▸ Tasks and exercises
**A)** In the article on Australia's housing crisis, what share of house price rises did interest rates explain until recently, according to Reserve Bank of Australia research?
**B)** Summarize the article on Australia's housing crisis in two sentences.
**C)** Pick up the article on Australia's housing crisis after its last sentence and keep writing.

▸ Excerpted passage
The latest alibi for Australia’s housing crisis is short-stay accommodation operations like Airbnb and Stayz.
They’re an easy target. Any change makes people uneasy, and innovations like these are definitely a change.
Instead of learning to live with them, it’s easier to regulate them. And if you regulate them, you can tax them, which you can represent as being mere cost recovery.
So they’re a profitable target as well.
There’s definitely a housing crisis but the major causes have nothing to do with short-stay accommodation apps.
The crisis exists for both buyers and renters. It is partly a result of house price increases, partly a result of not enough supply for the demand, and partly a result of a rise in interest rates and other costs.
Buyers are frozen out by high prices and can’t service the loan required, leaving them in the rental market.
Landlords, faced with rising costs (interest rates on mortgages) and a short supply of housing, are using the opportunity to increase rents.
House prices have risen for two reasons. One is that asset prices go up when interest rates go down. A second is that demand has been growing faster than housing supply.
The reason house prices go up as interest rates fall is that low-interest rates mean you can service a larger mortgage, which means you can pay more for the asset. So prices get bid up.
Until recently, interest rates explained 70 percent of price rises, according to research from the Reserve Bank of Australia (RBA).
However, this relationship has broken down to some extent because house prices have not fallen as far as theory would suggest as the RBA cash rate has moved from 0.1 percent to 4.1 percent.
Housing Prices Remain Stubbornly High
Our research at the Australian Institute for Progress suggested that to preserve affordability dwelling prices should fall somewhere between 18 and 32 percent as a result of the rate increases.Prices have stabilised after a fall of much less than 18 percent at the bottom of our range.
This is because the gap between supply and demand has tightened more than it ever has in our history.
Supply has been crunched by planning restrictions; unrealistic expectations by planners that infill (splitting blocks and building multi-story in already developed areas) can fill more gaps than it can; and governments loading new home buyers up with costs for infrastructure which they should be paying themselves out of consolidated revenue.
Demand has been fuelled by huge rates of immigration; a decrease in the average number of residents per dwelling; material shortages, a hangover from COVID; a shortage of tradesmen; and widespread bankruptcies in the building industry.
Supply for renters has decreased even further because landlords have been withdrawing from the market because of rising costs. Various state governments have also been introducing tenant rights legislation, shifting some of the rights of ownership from the landlord to the tenant and increasing the landlord’s risk.
Where Does Short Stay Fit in the Equation?
Short stay creates supply and demand. It has created a new demand for accommodation which may be, but not necessarily, met by taking housing out of the long-term rental pool.It may equally well come from existing holiday rentals, or even be purpose-built stock which is unsuitable for long-term rental.

▸ Extracted material
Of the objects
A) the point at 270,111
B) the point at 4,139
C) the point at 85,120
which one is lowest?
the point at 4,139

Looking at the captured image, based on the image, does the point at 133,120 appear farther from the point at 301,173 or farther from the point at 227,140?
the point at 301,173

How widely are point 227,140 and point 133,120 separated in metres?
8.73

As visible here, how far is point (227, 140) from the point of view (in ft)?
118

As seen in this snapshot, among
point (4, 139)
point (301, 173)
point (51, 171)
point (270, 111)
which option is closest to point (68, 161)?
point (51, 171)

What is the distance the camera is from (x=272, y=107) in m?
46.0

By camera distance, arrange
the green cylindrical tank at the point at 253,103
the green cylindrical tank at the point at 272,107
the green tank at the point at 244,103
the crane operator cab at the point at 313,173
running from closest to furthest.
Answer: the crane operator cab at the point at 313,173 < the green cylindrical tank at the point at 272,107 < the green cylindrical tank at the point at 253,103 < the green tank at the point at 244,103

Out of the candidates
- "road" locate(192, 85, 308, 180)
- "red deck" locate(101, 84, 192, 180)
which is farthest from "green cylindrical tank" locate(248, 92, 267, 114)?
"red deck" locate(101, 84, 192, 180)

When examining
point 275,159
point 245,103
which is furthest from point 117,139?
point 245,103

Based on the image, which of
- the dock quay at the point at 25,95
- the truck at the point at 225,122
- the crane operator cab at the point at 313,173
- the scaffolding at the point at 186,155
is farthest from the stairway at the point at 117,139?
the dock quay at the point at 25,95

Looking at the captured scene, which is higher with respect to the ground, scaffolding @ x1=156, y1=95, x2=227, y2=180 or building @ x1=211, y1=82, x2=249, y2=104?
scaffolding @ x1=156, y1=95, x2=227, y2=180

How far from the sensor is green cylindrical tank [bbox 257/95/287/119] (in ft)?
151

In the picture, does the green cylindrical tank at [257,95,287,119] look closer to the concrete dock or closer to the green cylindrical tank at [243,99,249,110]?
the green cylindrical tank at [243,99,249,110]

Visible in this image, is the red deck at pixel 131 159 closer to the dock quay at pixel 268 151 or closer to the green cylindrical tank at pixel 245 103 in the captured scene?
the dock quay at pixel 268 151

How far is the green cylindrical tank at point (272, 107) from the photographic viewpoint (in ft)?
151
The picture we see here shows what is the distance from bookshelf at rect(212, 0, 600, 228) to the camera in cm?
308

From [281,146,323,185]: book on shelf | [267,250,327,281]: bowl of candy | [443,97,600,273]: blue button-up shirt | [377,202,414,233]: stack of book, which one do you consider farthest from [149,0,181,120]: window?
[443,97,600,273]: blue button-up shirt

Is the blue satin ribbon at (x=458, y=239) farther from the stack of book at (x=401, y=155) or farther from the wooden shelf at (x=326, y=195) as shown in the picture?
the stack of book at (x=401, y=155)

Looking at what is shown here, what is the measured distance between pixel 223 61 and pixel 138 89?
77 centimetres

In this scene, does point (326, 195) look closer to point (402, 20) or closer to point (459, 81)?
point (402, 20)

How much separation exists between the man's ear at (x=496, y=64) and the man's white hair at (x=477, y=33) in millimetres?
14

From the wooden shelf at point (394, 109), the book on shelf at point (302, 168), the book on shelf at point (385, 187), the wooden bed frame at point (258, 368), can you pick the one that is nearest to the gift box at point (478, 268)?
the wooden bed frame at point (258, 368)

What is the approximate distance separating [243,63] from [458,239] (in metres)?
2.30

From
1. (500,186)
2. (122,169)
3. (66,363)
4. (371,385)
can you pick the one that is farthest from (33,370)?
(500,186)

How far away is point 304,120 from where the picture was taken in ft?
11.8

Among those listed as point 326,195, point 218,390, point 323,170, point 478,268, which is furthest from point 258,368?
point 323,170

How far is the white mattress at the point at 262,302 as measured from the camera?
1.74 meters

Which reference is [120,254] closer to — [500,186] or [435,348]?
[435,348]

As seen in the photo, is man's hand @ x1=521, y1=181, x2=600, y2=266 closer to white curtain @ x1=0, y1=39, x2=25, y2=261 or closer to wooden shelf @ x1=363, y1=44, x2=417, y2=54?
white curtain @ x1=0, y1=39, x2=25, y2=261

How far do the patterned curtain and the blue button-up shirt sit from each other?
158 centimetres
==
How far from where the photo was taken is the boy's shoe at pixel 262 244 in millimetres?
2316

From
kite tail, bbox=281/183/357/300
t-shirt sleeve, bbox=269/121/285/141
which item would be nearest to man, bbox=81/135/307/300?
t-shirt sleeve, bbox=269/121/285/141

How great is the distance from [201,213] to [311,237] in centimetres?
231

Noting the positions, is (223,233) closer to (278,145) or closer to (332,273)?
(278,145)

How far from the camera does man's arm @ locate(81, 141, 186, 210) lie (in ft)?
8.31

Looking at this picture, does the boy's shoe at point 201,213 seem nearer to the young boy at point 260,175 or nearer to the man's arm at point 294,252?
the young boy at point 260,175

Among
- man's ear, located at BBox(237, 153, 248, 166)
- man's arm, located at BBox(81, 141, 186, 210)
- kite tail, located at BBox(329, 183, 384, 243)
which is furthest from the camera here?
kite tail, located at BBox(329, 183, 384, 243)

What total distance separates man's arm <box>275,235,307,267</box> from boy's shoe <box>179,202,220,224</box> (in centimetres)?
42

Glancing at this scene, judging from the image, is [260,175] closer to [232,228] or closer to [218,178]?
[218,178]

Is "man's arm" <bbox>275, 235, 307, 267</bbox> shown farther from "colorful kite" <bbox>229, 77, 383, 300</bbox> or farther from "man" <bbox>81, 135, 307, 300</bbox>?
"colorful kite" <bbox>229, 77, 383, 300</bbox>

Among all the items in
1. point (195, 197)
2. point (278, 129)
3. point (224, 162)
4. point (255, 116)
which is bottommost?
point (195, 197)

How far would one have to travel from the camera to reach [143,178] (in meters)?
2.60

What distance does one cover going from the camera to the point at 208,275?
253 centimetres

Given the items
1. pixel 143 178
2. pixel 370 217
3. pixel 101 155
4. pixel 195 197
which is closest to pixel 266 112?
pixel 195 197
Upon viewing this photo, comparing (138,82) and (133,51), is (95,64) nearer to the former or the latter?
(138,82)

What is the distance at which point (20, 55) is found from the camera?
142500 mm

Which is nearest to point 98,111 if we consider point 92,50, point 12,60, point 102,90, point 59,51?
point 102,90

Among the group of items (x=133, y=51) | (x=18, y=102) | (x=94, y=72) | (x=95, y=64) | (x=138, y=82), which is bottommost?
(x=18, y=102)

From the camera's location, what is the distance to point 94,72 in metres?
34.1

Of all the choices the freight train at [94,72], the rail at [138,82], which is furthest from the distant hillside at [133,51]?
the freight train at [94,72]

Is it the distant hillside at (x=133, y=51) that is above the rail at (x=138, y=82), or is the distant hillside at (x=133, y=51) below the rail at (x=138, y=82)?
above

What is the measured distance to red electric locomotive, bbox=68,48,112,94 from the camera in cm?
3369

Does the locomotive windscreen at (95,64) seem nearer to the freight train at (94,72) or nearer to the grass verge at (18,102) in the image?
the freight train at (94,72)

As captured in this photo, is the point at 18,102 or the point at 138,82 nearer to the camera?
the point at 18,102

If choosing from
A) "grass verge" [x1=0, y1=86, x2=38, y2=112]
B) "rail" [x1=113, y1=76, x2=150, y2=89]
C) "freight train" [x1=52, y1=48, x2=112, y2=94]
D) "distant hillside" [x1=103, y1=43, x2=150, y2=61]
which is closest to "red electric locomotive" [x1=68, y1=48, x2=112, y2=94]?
---
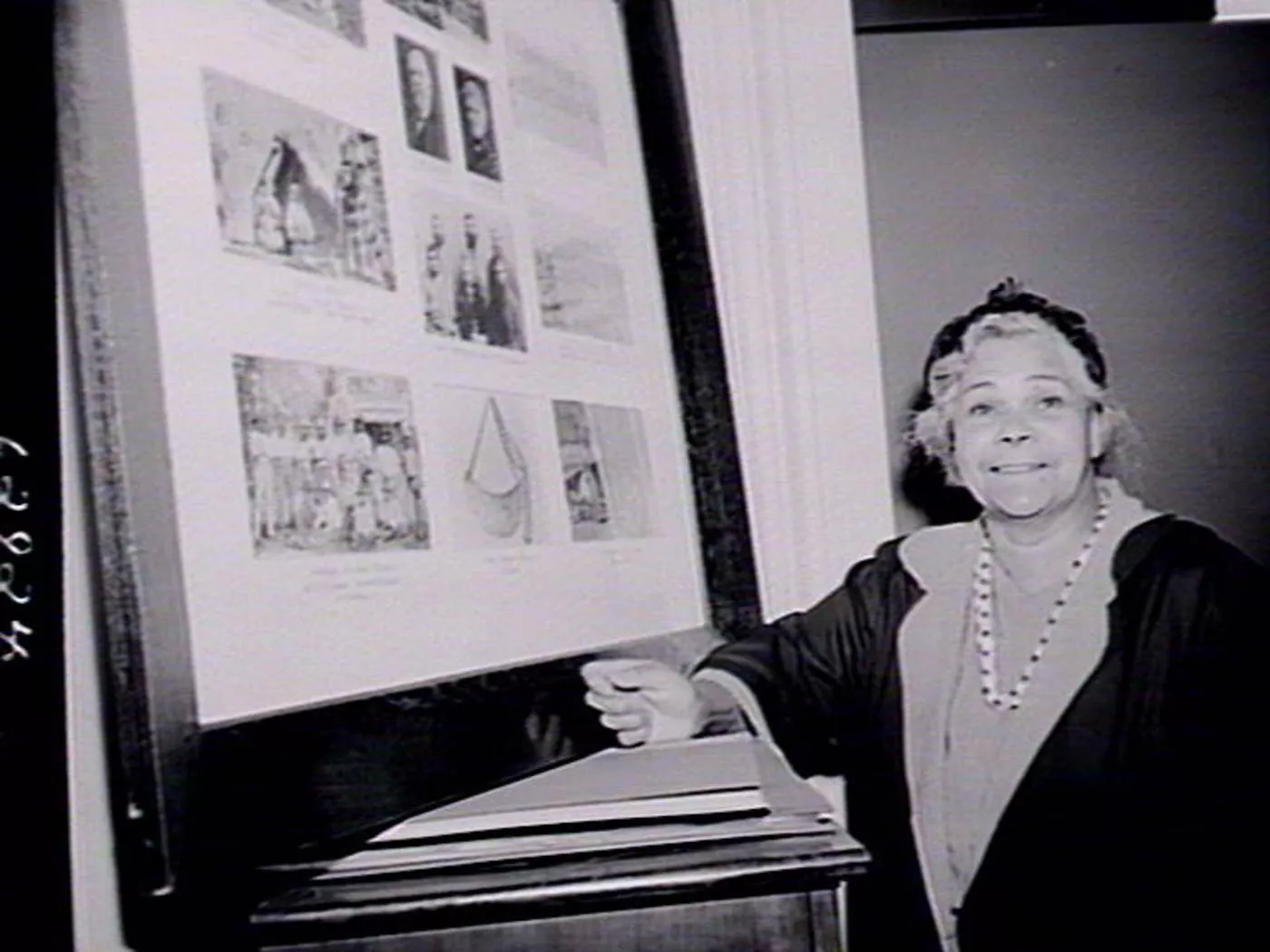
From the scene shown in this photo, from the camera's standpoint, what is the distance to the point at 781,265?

▸ Task-by-task answers
**A)** 70 percent.

**B)** The article argues that short-stay services like Airbnb and Stayz are an easy and profitable target for regulation and tax, but the housing crisis for buyers and renters really comes from high prices, too little supply and rising interest rates and other costs. It says prices have stayed high despite rate rises because supply, held back by planning rules and infrastructure costs put on new home buyers, has fallen further behind demand, and that short stay may or may not take homes out of the long-term rental pool.

**C)**
The authors find that less than 1 percent of residential housing is a short stay and that it hasn’t increased since 2018 and appears to have plateaued.
If there wasn’t a rental crisis five years ago when short stays were a similar proportion of the market, and it hasn’t increased since then, it should be no surprise that their regression analysis could find no link between short stays and housing affordability.
The report points to many positive factors about short stay. It builds the local tourism industry, provides support for many local businesses, and also may provide an income stream to support existing homeowners, perhaps allowing them to service a mortgage instead of having to sell up.
It also provides competition to local hotels and motels, forcing them to keep their tariffs down—another boon to the tourism industry.
While some short stay is probably withdrawn from the long-term rental pool, a lot of it represents housing that was always devoted to holiday rentals, so there has been no change of use at all.
Australia expects somewhere around 700,000 net migrants in the next two years. That will require somewhere around 280,000 dwellings, which represents around 2.8 percent of our dwelling stock, and will have to be built new.
How much does a static 1 percent of housing stock add to demand, compared to a dynamic 2.8 percent?
Short stay actually increases the productivity of our residential housing stock, and that’s a good thing for everyone.
If it raises prices, that should be a signal to developers to build more, and that will fix any housing crisis.
Of course, they won’t be able to build that stock so easily unless councils and state governments simplify their planning regulations and provide the infrastructure necessary to get work going.
While that sort of work might be seen as unglamorous, if it is seen at all, in the long run, they will have happier citizens who will be more likely to re-elect them. Picking on short stay plays into our grievance culture and not much more.
In the end, a good housing policy means there is housing available for everyone and every need. It does not mean you restrict who can come in to make the existing housing stock adequate.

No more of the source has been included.